THE REQUEST: Only the lines from the one containing "Is the pine" to the end of the entries should be written out, each exactly as it stands, both ends included.
─── RECORDS FOR THIS TASK
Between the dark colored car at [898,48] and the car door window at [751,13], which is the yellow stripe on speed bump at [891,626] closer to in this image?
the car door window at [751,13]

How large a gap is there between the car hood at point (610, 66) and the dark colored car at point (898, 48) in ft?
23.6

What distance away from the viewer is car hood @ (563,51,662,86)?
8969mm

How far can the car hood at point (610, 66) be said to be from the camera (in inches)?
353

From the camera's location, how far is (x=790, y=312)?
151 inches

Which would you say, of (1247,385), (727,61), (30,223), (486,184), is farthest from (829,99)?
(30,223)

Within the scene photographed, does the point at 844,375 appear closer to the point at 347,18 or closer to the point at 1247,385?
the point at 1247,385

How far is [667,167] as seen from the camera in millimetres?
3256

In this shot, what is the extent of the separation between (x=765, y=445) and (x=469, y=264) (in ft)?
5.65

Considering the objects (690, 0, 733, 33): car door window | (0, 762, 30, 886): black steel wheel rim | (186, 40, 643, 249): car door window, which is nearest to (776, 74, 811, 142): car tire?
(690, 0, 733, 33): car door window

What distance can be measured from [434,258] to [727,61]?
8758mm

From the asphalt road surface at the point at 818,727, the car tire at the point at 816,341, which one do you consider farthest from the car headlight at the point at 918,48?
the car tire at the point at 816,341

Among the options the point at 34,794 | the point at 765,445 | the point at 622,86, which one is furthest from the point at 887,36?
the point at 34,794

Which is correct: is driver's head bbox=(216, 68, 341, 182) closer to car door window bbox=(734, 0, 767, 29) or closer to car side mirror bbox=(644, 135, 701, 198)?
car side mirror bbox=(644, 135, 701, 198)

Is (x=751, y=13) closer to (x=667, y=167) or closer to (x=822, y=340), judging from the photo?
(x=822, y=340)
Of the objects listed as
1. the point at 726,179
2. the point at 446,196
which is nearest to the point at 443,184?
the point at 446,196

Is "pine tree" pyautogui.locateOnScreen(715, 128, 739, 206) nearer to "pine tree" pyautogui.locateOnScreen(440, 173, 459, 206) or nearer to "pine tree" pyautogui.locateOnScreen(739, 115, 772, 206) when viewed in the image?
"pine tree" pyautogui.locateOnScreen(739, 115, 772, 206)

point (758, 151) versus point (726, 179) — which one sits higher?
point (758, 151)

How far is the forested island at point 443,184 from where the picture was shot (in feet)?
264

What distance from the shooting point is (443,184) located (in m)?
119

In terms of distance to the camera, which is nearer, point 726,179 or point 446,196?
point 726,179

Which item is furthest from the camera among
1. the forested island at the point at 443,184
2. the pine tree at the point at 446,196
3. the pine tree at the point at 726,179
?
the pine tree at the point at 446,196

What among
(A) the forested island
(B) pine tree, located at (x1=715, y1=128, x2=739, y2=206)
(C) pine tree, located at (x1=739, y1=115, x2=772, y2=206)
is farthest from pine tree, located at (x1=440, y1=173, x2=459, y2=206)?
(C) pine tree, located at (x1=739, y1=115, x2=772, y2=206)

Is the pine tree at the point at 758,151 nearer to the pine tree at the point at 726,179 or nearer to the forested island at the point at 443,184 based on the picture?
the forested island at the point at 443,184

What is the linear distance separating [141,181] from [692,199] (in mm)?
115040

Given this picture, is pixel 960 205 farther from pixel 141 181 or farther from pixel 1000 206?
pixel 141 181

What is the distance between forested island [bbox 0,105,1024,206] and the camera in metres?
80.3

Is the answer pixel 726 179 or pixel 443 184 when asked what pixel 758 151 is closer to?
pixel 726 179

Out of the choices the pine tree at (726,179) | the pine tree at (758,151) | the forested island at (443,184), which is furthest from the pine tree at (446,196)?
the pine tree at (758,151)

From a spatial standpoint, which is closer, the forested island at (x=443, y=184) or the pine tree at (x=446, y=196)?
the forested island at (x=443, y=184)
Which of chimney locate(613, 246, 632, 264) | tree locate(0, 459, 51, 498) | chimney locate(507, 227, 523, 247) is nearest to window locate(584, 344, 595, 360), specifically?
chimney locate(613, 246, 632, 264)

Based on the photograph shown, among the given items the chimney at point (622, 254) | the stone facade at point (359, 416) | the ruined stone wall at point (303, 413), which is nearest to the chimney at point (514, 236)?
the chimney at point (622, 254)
──────
FINAL RESULT:
Is the pine tree at the point at 758,151 nearer to the pine tree at the point at 726,179 or nearer to the forested island at the point at 443,184 based on the picture?
the forested island at the point at 443,184

What is the linear distance separating [141,181] from [692,199] (in mm)?
115040

Given this picture, is pixel 960 205 farther from pixel 141 181 or farther from pixel 1000 206?
pixel 141 181

What is the distance between forested island [bbox 0,105,1024,206] and the camera in metres?
80.3

Is the answer pixel 726 179 or pixel 443 184 when asked what pixel 758 151 is closer to?
pixel 726 179

Out of the choices the pine tree at (726,179) | the pine tree at (758,151) | the forested island at (443,184), which is furthest from the pine tree at (446,196)?
the pine tree at (758,151)

From a spatial standpoint, which is closer, the forested island at (x=443, y=184) or the pine tree at (x=446, y=196)?
the forested island at (x=443, y=184)
Which of chimney locate(613, 246, 632, 264) | tree locate(0, 459, 51, 498) | chimney locate(507, 227, 523, 247) is nearest to window locate(584, 344, 595, 360), specifically?
chimney locate(613, 246, 632, 264)

Based on the photograph shown, among the given items the chimney at point (622, 254) | the stone facade at point (359, 416) | the ruined stone wall at point (303, 413), which is nearest to the chimney at point (514, 236)?
the chimney at point (622, 254)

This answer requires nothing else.